◆ **SOURCE PASSAGE**:
- Born: Tashkent, Uzbekistan
- Education: National University of Uzbekistan; Institute of Mathematics, Tashkent
- Awards: Mathematics Prize of the Academy of Sciences of the Republic of Uzbekistan (1999); TWAS Prize for Young Scientists in Developing Countries (2005); Fellow of The World Academy of Sciences (elected 2022)
- Scientific career
- Fields: Mathematics, mathematical physics, operator theory, dynamical systems, quantum probability
- Workplaces: United Arab Emirates University; International Islamic University Malaysia; University of Aveiro; National University of Uzbekistan
- Thesis: Markov States and Quadratic Operators Defined on von Neumann Algebras

= Farrukh Mukhamedov =

Uzbek mathematician and professor

Farrukh Mukhamedov is an Uzbek mathematician and professor in the Department of Mathematical Sciences at United Arab Emirates University.

In 2005, he received The World Academy of Sciences (TWAS) prize for Young Scientists, and in 2022, he was elected a fellow member of TWAS in the mathematical sciences section and is a corresponding fellow of International Core Academy of Sciences and Humanities.

== Education ==
Mukhamedov obtained an MSc in pure mathematics with distinction from the National University of Uzbekistan and completed his PhD in 1998.

In 2005, he defended a DSc (Habilitation) degree, at the National University of Uzbekistan.

◆ **DATA EXCERPT**:

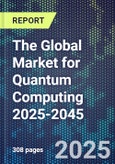 The Global Market for Quantum Computing 2025-2045- Product Image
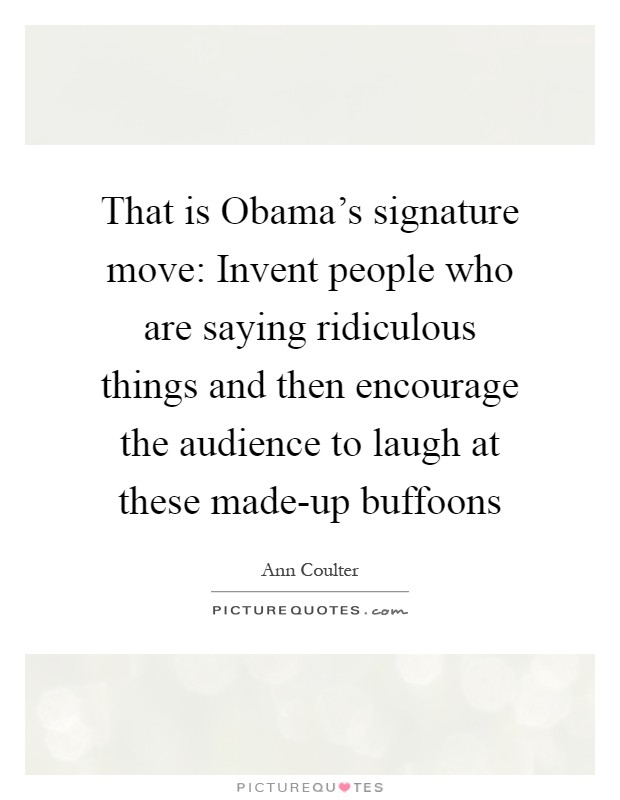 That is Obama's signature move: Invent people who are saying ridiculous things and then encourage the audience to laugh at these made-up buffoons Picture Quote #1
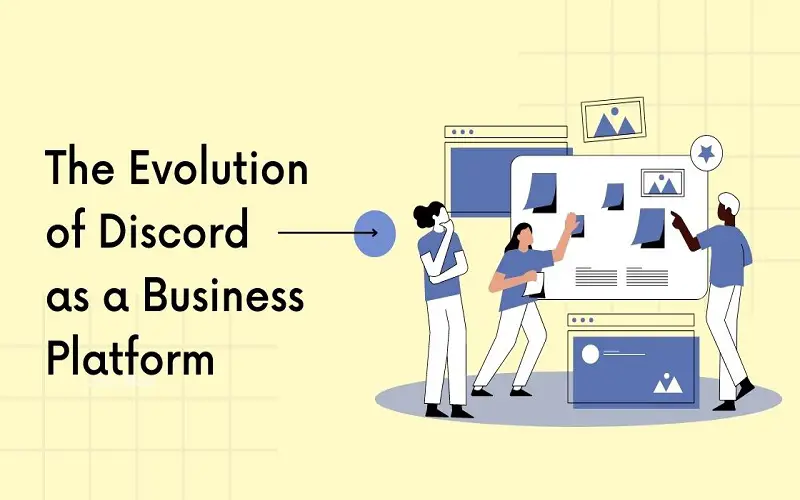 The Evolution of Discord as a Business Platform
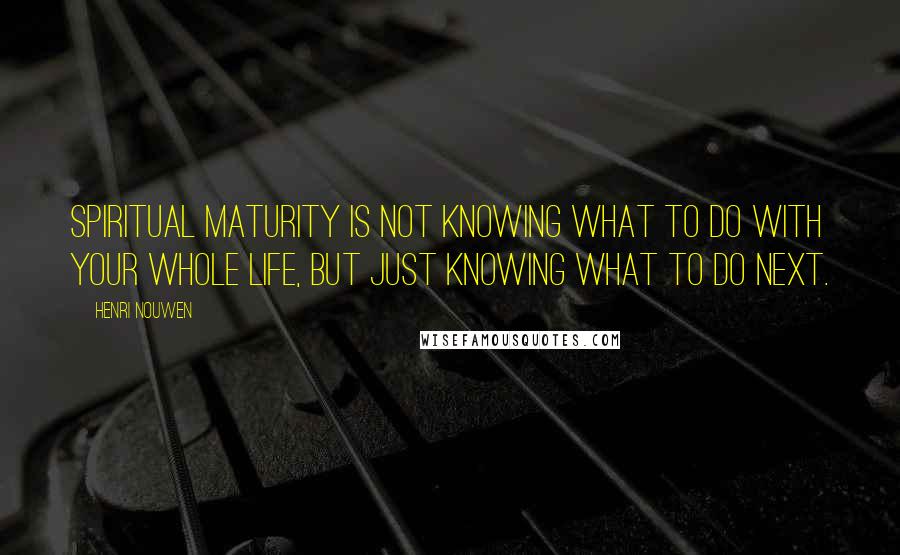 Henri Nouwen Quotes: Spiritual maturity is not knowing what to do with your whole life, but just knowing what to do next.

◆ **LIST OF TASKS**:
**a)** Using the biography of Farrukh Mukhamedov, answer the following:
(i) In which department and university is he a professor?
(ii) In what year did he complete his PhD?
(iii) What is the title of his thesis?
**b)** Print the stretch of the Farrukh Mukhamedov biography from "- Born: Tashkent, Uzbekistan" through "Arab Emirates University.".

◆ **SOLUTION LIST**:
**a)**
(i) The Department of Mathematical Sciences at United Arab Emirates University.
(ii) 1998.
(iii) Markov States and Quadratic Operators Defined on von Neumann Algebras.

**b)**
- Born: Tashkent, Uzbekistan
- Education: National University of Uzbekistan; Institute of Mathematics, Tashkent
- Awards: Mathematics Prize of the Academy of Sciences of the Republic of Uzbekistan (1999); TWAS Prize for Young Scientists in Developing Countries (2005); Fellow of The World Academy of Sciences (elected 2022)
- Scientific career
- Fields: Mathematics, mathematical physics, operator theory, dynamical systems, quantum probability
- Workplaces: United Arab Emirates University; International Islamic University Malaysia; University of Aveiro; National University of Uzbekistan
- Thesis: Markov States and Quadratic Operators Defined on von Neumann Algebras

= Farrukh Mukhamedov =

Uzbek mathematician and professor

Farrukh Mukhamedov is an Uzbek mathematician and professor in the Department of Mathematical Sciences at United Arab Emirates University.